Study text:
Look for the Blog index page field. If SGEN has already designated a page as your blog index, the page name will appear here. If the field is empty or set to the wrong page, click the dropdown and select the correct page — typically your "Blog" page.
If you do not yet have a Blog page, go to Pages and create one: click Add New Page, give it the title "Blog" and the slug blog, save the page record, and come back to Settings to assign it as the blog index.
4. Configure category filtering on the index
SGEN displays a category filter above the post listing on the blog index automatically when you have published categories with at least one post each. No additional setup is needed to activate the filter — it appears when the conditions are met.
To verify the filter is working:
- Open a private browser window.
- Navigate to your blog index page (e.g.,
yoursite.com/blog). - The category filter should appear above the post cards as a row of links or tabs:
All, Product Updates, How-To Guides, Events, New Features, From the Team.
- Click one category link and confirm only posts in that category are shown.
- Click "All" and confirm all posts return.

Data:
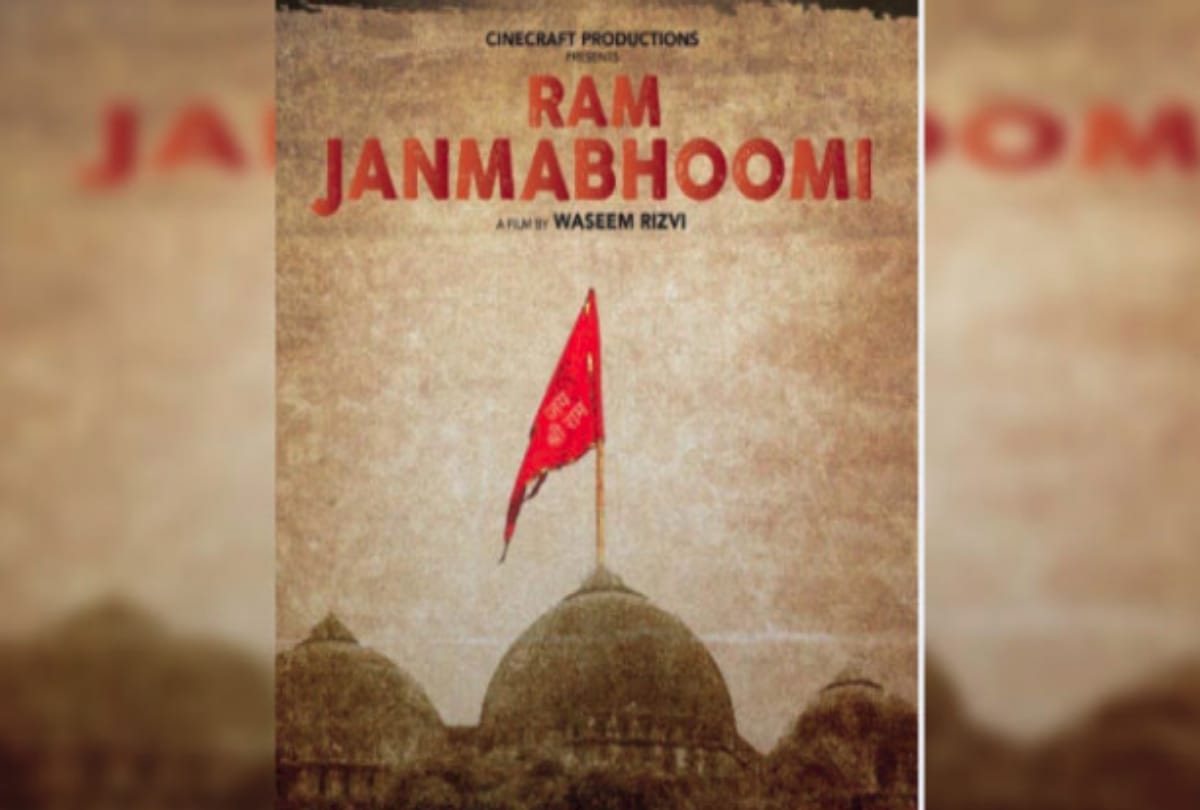 Muslims do not see the film Ramjanmabhoomi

Required action A: Update the blog setup text, starting with "Look for the" and going on through "conditions are met.", so that "drop-down menu" takes the place of "dropdown".
Required action B: Summarize the blog setup text in two sentences.
Required action C: According to the blog setup text, under what condition does SGEN display the category filter on the blog index?

Exercise output A:
Look for the Blog index page field. If SGEN has already designated a page as your blog index, the page name will appear here. If the field is empty or set to the wrong page, click the drop-down menu and select the correct page — typically your "Blog" page.
If you do not yet have a Blog page, go to Pages and create one: click Add New Page, give it the title "Blog" and the slug blog, save the page record, and come back to Settings to assign it as the blog index.
4. Configure category filtering on the index
SGEN displays a category filter above the post listing on the blog index automatically when you have published categories with at least one post each. No additional setup is needed to activate the filter — it appears when the conditions are met.

Exercise output B: In SGEN's Settings, the Blog index page field should be set to the correct page, usually "Blog"; if no such page exists, you create one under Pages and then assign it. A category filter appears automatically above the post listing once published categories each have at least one post, and you can check it in a private browser window by clicking a category link and then "All".

Exercise output C: It appears when you have published categories with at least one post each.